In the report on police database abuse below, how many law enforcement officers and employees were fired, suspended or resigned over misusing databases between 2013 and 2015?

SELECTION ->
----------
New report finds police officers abuse databases to look up women, neighbors, celebrities
Police officers have easy access to law enforcement databases filled with confidential information, the kind that won't turn up in a simple Google search: criminal records, driving histories, home addresses, even a person's Social Security numbers and eye color.
The databases are meant as tools to assist in police work, but an unsettling new report from the Associated Press found that officers abuse those databases to learn about and even harass neighbors, journalists, politicians, romantic partners and more. In one case, an Ohio officer used a confidential database to look up information about an ex-girlfriend; the officer later pled guilty to stalking her.
There's no official record accounting for abuse of these databases by officers nationwide, but the AP report found 325 cases of law enforcement officers and employees who were fired, suspended or resigned over issues regarding misusing databases between 2013 and 2015, and more than 250 cases of officers and employees receiving reprimands over similar abuses.
----------
INFORMATION SUPPLIED ->
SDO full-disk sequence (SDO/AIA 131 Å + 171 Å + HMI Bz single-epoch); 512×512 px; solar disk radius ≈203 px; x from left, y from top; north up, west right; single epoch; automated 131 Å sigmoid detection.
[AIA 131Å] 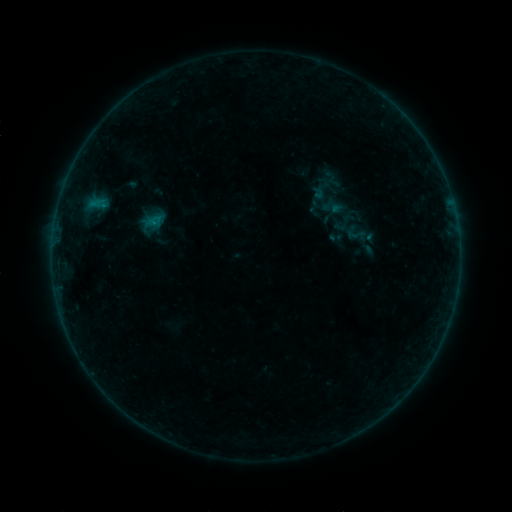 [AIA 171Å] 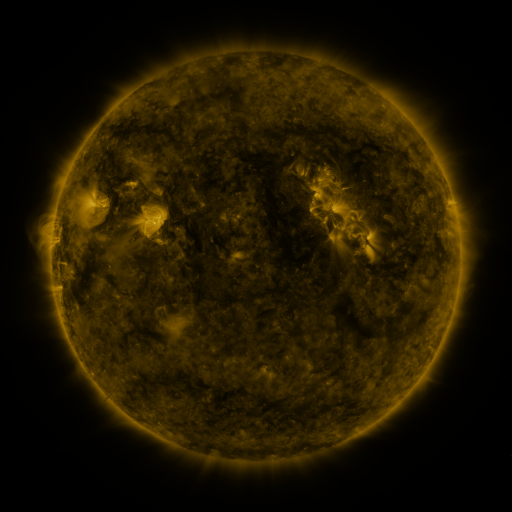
----------
WRITTEN REPLY -> 325